Second, the “E” component should be considered broadly, and it needs to be considered that it may feedback on Ge. The timing of exposure is a key issue often neglected, and the interaction of multiple insults or of insults with other life style factors is a frequent difference between simple model systems and the real world of human life. Where models are being used for predictions of human health, this has important consequences. In an integrated view, a step for the future would not only be to apply the concept to toxicology, infection research, stress-fatigue etc., but to see these fields as part of an integrated structure, as illustrated by an exemplary study on the interaction of viral infection, immune modulation by helminths and air pollution (Leist et al. 2014).

Third, while the concept is broadly embraced, there is a long way to go from a conceptual understanding to a quantitative application. Initially, a mapping of the key drivers is required.
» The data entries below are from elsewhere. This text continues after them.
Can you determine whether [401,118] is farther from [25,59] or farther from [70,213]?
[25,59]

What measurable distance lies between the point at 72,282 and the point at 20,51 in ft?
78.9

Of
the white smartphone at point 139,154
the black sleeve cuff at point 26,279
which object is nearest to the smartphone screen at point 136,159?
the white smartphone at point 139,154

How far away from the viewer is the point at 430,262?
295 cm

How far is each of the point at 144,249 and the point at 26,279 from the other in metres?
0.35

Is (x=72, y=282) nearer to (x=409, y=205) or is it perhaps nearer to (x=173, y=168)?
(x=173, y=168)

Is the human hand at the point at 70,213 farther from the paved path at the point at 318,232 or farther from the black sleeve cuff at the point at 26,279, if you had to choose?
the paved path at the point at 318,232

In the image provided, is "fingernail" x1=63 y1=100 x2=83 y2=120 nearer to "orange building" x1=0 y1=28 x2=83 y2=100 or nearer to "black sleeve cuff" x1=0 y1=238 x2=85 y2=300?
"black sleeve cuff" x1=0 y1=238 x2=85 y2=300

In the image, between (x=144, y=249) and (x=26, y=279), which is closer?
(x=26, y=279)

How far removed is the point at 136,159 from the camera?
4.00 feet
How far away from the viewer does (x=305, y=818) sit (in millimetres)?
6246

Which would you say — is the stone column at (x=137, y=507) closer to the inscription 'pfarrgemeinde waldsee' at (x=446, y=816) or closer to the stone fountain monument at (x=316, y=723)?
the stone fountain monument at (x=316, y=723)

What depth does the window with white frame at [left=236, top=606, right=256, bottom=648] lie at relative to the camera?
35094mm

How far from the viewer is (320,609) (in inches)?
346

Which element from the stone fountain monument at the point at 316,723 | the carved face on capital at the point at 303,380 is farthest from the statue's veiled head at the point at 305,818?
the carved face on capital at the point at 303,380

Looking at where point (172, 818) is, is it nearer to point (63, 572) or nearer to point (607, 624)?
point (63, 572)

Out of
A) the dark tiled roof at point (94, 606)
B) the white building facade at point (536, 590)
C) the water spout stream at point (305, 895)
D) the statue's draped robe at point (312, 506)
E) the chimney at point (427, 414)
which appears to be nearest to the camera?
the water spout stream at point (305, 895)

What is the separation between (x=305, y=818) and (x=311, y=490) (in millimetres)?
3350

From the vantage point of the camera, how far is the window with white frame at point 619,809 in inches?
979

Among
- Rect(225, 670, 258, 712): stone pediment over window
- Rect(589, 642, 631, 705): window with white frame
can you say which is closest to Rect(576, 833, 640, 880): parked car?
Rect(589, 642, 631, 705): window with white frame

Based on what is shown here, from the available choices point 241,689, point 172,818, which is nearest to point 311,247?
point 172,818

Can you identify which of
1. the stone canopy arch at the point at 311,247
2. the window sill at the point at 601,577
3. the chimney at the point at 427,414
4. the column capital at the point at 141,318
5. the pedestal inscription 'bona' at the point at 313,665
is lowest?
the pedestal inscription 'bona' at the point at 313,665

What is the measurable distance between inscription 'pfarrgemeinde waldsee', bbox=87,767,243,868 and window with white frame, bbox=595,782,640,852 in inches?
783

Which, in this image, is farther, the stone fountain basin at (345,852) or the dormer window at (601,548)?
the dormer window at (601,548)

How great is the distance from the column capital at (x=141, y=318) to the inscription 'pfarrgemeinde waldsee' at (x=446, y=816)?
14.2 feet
For each of them, it needs to be determined, how much it can alter the adverse outcome. This would already in some cases allow a more rational definition of uncertainty of toxicological predictions. Finally, a network model for all drivers of variability and their interaction has to be developed, based on systems biology understanding. This is a long-term vision, possibly taking decades. The effort would pay not only for some practical applications, but also by putting disease biology on a new foundation. For the whole field of medicine/biology, it may be debated whether this is an ambitious, but realistic goal, or an unachievable dream. However, partial solutions may be developed for more narrow fields and applications. For instance, the concept of AOP in toxicology is taking the step towards quantitative AOP (mathematical networks predicting the state of the system and its components over time). In parallel, the mostly linear AOPs are converted to AOP networks. First approaches to determine uncertainties for individual key events in such networks have been started (Paini et al. 2022; Spinu et al. 2022; Tebby et al. 2022; Yang et al. 2022). Application of the Ge × Et concept to key event definitions may be an important next step. Concerning research policies and research funding, it appears vital to develop a roadmap for such a process, similar to other long-term initiatives, such as the transition from animal-based testing to NAM (Leist et al. 2014). Steps to move towards integrated biomarkers (e.g. multi-omics approaches or exploring the use of exosomes as integrative biomarkers) may be integrated (Cano et al. 2023; Gupta et al. 2021; Jain et al. 2023; Perpetuo et al. 2022; Pitzer et al. 2023).